*Text section:*
I liked the fact that it is light weight and comes in a nifty suitcase player. I did not expect a tremendous amount of bass, but I did expect some. I have Bluetooth speakers that manage to get bass out of smaller speakers. I expected the belt drive plastic table to be quieter than my idler driven plastic tables (Califone) by virtue of the belt drive.

So, I found one used, for less than the cost of a new idler from V-M Audio Enthusiasts, and went for it. (I would NEVER advise anyone to buy one new and pay full price for it. This is an under $30 toy that deserves no more than $12 spent to upgrade the cartridge (Banpa BP2ATC for the flip needle), and I expected that would be all I had to do to it to get what I wanted: Something lighter and better sounding than my Califone, which would play stereo records as well.

*Tasks to complete:*
(a) In the records below, copy the lines word for word, starting at the line that contains "How far is the" and ending at the line that contains "Answer: pixel 986".
(b) Continue the turntable review from where it stops.

Records of scene-based questions

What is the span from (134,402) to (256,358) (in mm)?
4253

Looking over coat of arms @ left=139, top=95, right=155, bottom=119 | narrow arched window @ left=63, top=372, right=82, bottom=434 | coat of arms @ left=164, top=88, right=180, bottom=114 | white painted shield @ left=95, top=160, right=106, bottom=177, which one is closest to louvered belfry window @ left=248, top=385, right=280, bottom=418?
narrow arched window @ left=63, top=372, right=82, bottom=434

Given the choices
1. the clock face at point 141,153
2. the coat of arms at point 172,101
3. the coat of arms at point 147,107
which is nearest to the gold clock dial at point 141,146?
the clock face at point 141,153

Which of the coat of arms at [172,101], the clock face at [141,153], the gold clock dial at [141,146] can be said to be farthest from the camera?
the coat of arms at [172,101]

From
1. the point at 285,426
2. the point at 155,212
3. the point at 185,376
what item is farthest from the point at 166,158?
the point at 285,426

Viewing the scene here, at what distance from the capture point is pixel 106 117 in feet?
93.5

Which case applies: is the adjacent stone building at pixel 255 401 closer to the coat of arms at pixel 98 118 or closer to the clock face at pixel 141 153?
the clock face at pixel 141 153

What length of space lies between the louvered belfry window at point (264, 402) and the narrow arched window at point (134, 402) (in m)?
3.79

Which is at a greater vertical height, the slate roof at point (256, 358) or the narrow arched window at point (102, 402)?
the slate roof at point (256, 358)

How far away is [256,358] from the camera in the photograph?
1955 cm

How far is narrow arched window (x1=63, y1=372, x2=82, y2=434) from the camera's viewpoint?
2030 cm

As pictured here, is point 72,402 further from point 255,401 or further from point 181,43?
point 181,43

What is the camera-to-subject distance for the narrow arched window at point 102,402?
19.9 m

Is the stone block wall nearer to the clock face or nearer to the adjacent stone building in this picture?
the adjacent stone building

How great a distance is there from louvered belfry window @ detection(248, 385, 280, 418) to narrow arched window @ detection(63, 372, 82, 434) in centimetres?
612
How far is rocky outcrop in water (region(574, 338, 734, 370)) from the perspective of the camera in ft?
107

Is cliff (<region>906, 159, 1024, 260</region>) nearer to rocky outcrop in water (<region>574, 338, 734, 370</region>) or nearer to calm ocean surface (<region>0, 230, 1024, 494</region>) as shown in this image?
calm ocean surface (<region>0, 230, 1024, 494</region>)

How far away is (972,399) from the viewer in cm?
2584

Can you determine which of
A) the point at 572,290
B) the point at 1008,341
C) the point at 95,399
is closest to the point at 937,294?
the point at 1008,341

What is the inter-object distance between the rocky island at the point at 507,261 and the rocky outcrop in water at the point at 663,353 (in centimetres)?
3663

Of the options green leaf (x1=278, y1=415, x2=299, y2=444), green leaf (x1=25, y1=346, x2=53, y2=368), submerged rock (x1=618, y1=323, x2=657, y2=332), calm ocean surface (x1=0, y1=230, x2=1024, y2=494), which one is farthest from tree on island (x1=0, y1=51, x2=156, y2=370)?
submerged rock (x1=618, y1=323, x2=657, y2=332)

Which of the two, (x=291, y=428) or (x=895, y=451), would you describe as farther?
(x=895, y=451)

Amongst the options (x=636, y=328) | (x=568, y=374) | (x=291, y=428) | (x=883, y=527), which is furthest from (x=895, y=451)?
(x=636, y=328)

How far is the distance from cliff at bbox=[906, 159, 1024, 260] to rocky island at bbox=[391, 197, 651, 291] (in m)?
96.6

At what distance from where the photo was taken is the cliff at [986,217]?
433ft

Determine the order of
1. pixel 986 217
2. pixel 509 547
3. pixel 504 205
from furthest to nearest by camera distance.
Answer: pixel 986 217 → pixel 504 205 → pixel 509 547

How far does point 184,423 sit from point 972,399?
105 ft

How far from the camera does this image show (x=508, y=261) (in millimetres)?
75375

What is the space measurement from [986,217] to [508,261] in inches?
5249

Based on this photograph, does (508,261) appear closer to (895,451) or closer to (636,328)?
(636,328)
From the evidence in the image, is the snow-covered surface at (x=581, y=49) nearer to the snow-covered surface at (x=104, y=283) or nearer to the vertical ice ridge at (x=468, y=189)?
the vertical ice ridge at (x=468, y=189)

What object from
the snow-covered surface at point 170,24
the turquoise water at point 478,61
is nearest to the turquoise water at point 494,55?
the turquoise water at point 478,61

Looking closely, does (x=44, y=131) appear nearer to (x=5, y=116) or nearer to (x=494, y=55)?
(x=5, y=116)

*Task-by-task answers:*
(a)
How far is the distance from cliff at bbox=[906, 159, 1024, 260] to rocky island at bbox=[391, 197, 651, 291] (in m)?
96.6

At what distance from where the photo was taken is the cliff at [986,217]?
433ft

Determine the order of
1. pixel 986 217
2. pixel 509 547
3. pixel 504 205
from furthest to nearest by camera distance.
Answer: pixel 986 217 → pixel 504 205 → pixel 509 547

(b)
What I found:
I was shocked at just how crappy it sounded, because I think it's shrill, even for the 2x3 speakers inside. Styrene 45s sound like crap. 78s are about intolerable. If it just had a tone control, it might be a little more tolerable. LPs don't sound all that great, but on my potato chip warped test record (Ruffles have ridges!), it rides the "whoops" as well as any plastic tonearm can!

Tracking force is around 6 grams, which is about right for the Banpa cartridge, and about the same as my remarkably good sounding GE portable stereo changer. Age of Aquarius, indeed! (Six grams was considered light for that type of player, as many tracked at 8 to 10 grams. Yes, people actually LIVED that way! Playing their records on those things. Barbaric, I tell you!

What I already improved:
New Banpa ceramic cartridge with BSR style flip needle (a must if you play 78s)
Pulled the table and slathered on the white lithium grease to quiet the bearings. (Bearings? No, just a plastic washer!)

Problem isolation for the sound:
Here is my scale:
"Not bad!" (Better than expected, like a GE portable stereo from the 60s),
"OK" (What I expected from the Crosley, should sound better than my Califone school player),
"Meh" (Passable, but nothing to write home about, like my Philco one tube wonder),
"Aargh!" (I understand why people set these things on fire.)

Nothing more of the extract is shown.